▶ **Written instruction 1**
Find every line in the listing that contains the word "earbud" and copy each of those lines.

▶ **Source passage**
((
Mila isn't totally litter trained but she does make some effort in the main cage. I can't really tell when/where she urinates as it's probably being absorbed by the litter or fleece. I move her poo to her litter box and I find less and less of it around the main cage.
However the loft is another story... I put a lot of effort into making it, so im very happy that she uses it at all. She sleeps in it and digs in it, and poops and pees in it  
I went to the dollar store and found a nice small dish so I plan to put it in the loft and hope that she will use it! 

I *think* the white stripe will stay. For sure through this quilling. She is shedding white quills that are MUCH smaller in both length and width (look more like hair from a jack russel than quills).
))
▶ **Written instruction 2**
Extend the forum post about Mila's litter habits and quilling, starting right after its final sentence.

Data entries
((
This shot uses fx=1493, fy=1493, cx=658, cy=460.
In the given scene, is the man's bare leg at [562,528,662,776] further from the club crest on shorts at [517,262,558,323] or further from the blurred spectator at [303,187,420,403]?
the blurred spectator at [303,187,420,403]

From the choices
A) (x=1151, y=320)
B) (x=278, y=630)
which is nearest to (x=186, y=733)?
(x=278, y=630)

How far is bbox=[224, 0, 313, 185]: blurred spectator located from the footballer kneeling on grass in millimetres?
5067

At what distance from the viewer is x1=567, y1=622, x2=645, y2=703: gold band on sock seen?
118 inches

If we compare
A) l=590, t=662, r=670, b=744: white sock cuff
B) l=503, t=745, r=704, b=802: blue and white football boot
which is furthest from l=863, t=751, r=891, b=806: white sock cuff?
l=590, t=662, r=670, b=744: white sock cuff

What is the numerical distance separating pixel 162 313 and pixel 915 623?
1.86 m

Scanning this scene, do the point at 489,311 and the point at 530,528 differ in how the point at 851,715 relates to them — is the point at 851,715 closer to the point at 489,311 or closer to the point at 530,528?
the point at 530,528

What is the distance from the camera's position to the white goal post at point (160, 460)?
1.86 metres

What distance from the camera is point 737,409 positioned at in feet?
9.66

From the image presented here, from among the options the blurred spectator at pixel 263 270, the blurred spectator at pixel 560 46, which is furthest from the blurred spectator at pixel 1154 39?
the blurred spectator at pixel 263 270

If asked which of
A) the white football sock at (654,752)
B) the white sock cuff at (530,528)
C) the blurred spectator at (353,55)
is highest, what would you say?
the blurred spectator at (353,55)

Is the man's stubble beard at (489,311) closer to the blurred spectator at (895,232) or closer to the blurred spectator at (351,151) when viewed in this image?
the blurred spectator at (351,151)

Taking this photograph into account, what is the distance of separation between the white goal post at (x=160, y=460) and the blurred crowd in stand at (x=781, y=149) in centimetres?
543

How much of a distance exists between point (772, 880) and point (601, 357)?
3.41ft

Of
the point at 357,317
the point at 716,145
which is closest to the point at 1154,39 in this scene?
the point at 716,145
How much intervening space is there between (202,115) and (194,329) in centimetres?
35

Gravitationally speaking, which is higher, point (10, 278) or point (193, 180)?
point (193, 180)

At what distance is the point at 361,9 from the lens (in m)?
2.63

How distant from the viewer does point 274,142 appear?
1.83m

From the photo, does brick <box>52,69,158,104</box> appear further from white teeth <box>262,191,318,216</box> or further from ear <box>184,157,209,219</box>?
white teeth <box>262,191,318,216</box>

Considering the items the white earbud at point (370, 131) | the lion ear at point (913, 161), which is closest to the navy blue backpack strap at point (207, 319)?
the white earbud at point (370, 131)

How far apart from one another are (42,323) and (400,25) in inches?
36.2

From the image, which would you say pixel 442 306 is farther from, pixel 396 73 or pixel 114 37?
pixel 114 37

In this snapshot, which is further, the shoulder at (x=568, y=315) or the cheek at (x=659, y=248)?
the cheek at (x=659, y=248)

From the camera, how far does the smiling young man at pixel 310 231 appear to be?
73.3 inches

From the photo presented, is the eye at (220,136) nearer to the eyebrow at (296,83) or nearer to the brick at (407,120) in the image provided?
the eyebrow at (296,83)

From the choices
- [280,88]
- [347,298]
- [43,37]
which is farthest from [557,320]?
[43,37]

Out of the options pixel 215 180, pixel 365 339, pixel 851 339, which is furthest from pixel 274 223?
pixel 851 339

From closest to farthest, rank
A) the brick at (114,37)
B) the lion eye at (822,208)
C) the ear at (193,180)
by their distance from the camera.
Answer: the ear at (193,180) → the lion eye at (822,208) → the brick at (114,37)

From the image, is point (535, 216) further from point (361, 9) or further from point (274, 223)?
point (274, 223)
))
▶ **Answer 1**
Considering the items the white earbud at point (370, 131) | the lion ear at point (913, 161), which is closest to the navy blue backpack strap at point (207, 319)?
the white earbud at point (370, 131)

▶ **Answer 2**
Did you find the food that Michelle gave you contained all three catfoods? I don't think mine did... Mila got an upset stomach from the wellness and natural balance.(she also annointed on them which to me seems like they are new to her). The sample Michelle gave me seemed like only purina...


----------



## CeliSamurai (Oct 12, 2010)

I think she gave me the full mixture, not sure. I cant find where to get the natural balance stuff. But I found the other 2. He hasnt annointed anything yet. Does Mila like the dry mealworms? I'm not sure if Shadow does, he always turns it down. But I have put it in his dish a few times and he seems to eat it.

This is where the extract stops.